What needs to be done: Print, please, the line that contains "Given this setup, evaluate" and each line after it to the end of the entries, unchanged and with nothing else.

Available records:

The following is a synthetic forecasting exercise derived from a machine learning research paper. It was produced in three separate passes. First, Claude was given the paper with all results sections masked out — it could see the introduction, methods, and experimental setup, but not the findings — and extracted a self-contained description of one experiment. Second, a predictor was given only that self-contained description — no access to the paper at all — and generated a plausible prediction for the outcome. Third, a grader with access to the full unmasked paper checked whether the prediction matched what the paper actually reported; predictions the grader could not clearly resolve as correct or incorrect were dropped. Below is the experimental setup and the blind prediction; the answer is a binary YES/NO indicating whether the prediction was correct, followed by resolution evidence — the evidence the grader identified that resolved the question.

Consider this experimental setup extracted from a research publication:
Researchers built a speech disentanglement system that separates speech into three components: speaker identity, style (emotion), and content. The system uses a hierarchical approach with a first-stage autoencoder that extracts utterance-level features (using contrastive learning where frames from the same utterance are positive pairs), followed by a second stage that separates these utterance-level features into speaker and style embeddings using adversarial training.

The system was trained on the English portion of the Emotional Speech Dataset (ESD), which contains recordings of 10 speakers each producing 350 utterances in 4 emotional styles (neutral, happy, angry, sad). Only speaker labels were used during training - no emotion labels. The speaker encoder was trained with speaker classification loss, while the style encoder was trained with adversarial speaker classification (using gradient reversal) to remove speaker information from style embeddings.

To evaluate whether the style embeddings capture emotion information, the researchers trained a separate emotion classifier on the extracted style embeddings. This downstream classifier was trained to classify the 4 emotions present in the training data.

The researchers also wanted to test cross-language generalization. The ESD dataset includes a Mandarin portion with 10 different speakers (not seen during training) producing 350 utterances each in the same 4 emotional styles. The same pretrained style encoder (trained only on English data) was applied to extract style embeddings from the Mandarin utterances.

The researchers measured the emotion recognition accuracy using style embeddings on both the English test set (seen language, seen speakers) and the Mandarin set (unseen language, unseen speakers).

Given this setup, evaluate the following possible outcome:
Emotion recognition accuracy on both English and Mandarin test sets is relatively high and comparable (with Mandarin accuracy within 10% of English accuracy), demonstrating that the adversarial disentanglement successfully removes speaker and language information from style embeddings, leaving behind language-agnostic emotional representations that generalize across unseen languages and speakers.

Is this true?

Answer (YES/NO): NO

Response:
Given this setup, evaluate the following possible outcome:
Emotion recognition accuracy on both English and Mandarin test sets is relatively high and comparable (with Mandarin accuracy within 10% of English accuracy), demonstrating that the adversarial disentanglement successfully removes speaker and language information from style embeddings, leaving behind language-agnostic emotional representations that generalize across unseen languages and speakers.

Is this true?

Answer (YES/NO): NO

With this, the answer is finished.